* BEGIN Input records *

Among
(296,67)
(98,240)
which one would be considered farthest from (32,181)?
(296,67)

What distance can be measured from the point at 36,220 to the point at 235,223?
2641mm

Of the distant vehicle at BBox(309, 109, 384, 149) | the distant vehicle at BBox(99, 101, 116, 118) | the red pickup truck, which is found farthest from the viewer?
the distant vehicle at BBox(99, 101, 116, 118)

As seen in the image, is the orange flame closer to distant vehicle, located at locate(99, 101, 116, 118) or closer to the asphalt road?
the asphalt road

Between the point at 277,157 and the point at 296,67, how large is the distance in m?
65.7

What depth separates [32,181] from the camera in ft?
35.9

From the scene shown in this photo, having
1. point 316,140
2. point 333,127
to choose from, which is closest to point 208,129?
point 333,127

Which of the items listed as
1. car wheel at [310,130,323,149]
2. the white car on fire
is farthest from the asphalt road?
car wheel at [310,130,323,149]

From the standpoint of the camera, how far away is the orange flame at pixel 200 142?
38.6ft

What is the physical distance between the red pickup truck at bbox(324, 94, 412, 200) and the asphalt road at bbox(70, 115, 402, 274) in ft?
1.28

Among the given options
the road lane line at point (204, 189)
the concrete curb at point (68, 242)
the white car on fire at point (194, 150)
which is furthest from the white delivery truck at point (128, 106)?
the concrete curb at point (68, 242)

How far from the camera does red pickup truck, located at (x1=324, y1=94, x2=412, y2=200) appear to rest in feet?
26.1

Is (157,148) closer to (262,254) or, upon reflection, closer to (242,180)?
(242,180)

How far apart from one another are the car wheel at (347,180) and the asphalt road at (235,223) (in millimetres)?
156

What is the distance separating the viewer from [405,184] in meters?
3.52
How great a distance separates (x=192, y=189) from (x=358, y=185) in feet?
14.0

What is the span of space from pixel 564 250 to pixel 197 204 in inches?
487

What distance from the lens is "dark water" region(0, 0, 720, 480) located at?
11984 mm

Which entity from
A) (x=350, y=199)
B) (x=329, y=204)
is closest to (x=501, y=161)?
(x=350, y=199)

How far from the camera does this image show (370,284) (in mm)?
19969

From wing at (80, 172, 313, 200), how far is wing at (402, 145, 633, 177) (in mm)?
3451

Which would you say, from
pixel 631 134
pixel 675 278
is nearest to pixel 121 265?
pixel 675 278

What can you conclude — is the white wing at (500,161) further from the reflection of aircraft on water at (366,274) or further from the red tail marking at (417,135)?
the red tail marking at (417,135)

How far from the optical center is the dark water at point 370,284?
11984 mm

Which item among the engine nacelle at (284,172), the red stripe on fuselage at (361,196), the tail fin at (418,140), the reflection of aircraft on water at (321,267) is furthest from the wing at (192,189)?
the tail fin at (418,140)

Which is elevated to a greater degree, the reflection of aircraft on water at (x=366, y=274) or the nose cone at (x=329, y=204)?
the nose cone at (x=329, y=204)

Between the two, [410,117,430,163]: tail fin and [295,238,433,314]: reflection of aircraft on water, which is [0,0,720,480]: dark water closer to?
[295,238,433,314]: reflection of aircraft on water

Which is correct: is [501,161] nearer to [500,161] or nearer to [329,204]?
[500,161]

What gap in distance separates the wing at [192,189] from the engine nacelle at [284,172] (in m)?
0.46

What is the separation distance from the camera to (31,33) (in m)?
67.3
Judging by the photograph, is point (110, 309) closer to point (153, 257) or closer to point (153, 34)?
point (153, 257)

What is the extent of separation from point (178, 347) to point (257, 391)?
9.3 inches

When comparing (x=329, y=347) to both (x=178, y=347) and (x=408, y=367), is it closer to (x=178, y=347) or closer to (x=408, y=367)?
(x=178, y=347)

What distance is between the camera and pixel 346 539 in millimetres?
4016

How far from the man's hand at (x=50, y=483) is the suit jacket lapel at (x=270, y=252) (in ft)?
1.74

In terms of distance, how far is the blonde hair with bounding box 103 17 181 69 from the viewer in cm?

* END Input records *

**Set task**. Can you write out the data above again with every "orange flame" swapped for "yellow flame", leaving everything else unchanged?

**Expected answer**.
Among
(296,67)
(98,240)
which one would be considered farthest from (32,181)?
(296,67)

What distance can be measured from the point at 36,220 to the point at 235,223?
2641mm

Of the distant vehicle at BBox(309, 109, 384, 149) | the distant vehicle at BBox(99, 101, 116, 118) | the red pickup truck, which is found farthest from the viewer?
the distant vehicle at BBox(99, 101, 116, 118)

As seen in the image, is the yellow flame closer to distant vehicle, located at locate(99, 101, 116, 118) or closer to the asphalt road?
the asphalt road

Between the point at 277,157 and the point at 296,67, how large is the distance in m?
65.7

What depth separates [32,181] from the camera in ft?
35.9

From the scene shown in this photo, having
1. point 316,140
2. point 333,127
to choose from, which is closest to point 208,129?
point 333,127

Which of the items listed as
1. car wheel at [310,130,323,149]
2. the white car on fire
is farthest from the asphalt road?
car wheel at [310,130,323,149]

From the standpoint of the camera, how far away is the yellow flame at pixel 200 142?
38.6ft

What is the physical distance between the red pickup truck at bbox(324, 94, 412, 200) and the asphalt road at bbox(70, 115, 402, 274) in ft?
1.28

Among the given options
the road lane line at point (204, 189)
the concrete curb at point (68, 242)
the white car on fire at point (194, 150)
which is furthest from the white delivery truck at point (128, 106)?
the concrete curb at point (68, 242)

How far from the camera does red pickup truck, located at (x1=324, y1=94, x2=412, y2=200) appear to rest in feet?
26.1

Is (157,148) closer to (262,254) or, upon reflection, closer to (242,180)?
(242,180)

How far apart from one another are the car wheel at (347,180) and the asphalt road at (235,223) (in millimetres)?
156

What is the distance separating the viewer from [405,184] in meters?
3.52
How great a distance separates (x=192, y=189) from (x=358, y=185) in feet?
14.0

What is the span of space from pixel 564 250 to pixel 197 204 in inches?
487

What distance from the lens is "dark water" region(0, 0, 720, 480) located at?
11984 mm

Which entity from
A) (x=350, y=199)
B) (x=329, y=204)
is closest to (x=501, y=161)?
(x=350, y=199)

How far from the camera does this image show (370,284) (in mm)?
19969

From wing at (80, 172, 313, 200), how far is wing at (402, 145, 633, 177) (in mm)?
3451

Which would you say, from
pixel 631 134
pixel 675 278
is nearest to pixel 121 265?
pixel 675 278

What can you conclude — is the white wing at (500,161) further from the reflection of aircraft on water at (366,274) or further from the red tail marking at (417,135)?
the red tail marking at (417,135)

How far from the optical center is the dark water at point 370,284?
11984 mm

Which item among the engine nacelle at (284,172), the red stripe on fuselage at (361,196), the tail fin at (418,140), the reflection of aircraft on water at (321,267) is furthest from the wing at (192,189)?
the tail fin at (418,140)

Which is elevated to a greater degree, the reflection of aircraft on water at (x=366, y=274) or the nose cone at (x=329, y=204)?
the nose cone at (x=329, y=204)

Between the two, [410,117,430,163]: tail fin and [295,238,433,314]: reflection of aircraft on water, which is [0,0,720,480]: dark water closer to?
[295,238,433,314]: reflection of aircraft on water

Which is correct: is [501,161] nearer to [500,161] or nearer to [329,204]?
[500,161]

What gap in distance separates the wing at [192,189] from the engine nacelle at [284,172] (in m)?
0.46

What is the separation distance from the camera to (31,33) (in m)?
67.3
Judging by the photograph, is point (110, 309) closer to point (153, 257) or closer to point (153, 34)?
point (153, 257)

What is the extent of separation from point (178, 347) to point (257, 391)?
9.3 inches

When comparing (x=329, y=347) to both (x=178, y=347) and (x=408, y=367), is it closer to (x=178, y=347) or closer to (x=408, y=367)?
(x=178, y=347)

What distance is between the camera and pixel 346 539 in millimetres?
4016

How far from the man's hand at (x=50, y=483) is the suit jacket lapel at (x=270, y=252) (in ft)?
1.74

In terms of distance, how far is the blonde hair with bounding box 103 17 181 69 from the viewer in cm?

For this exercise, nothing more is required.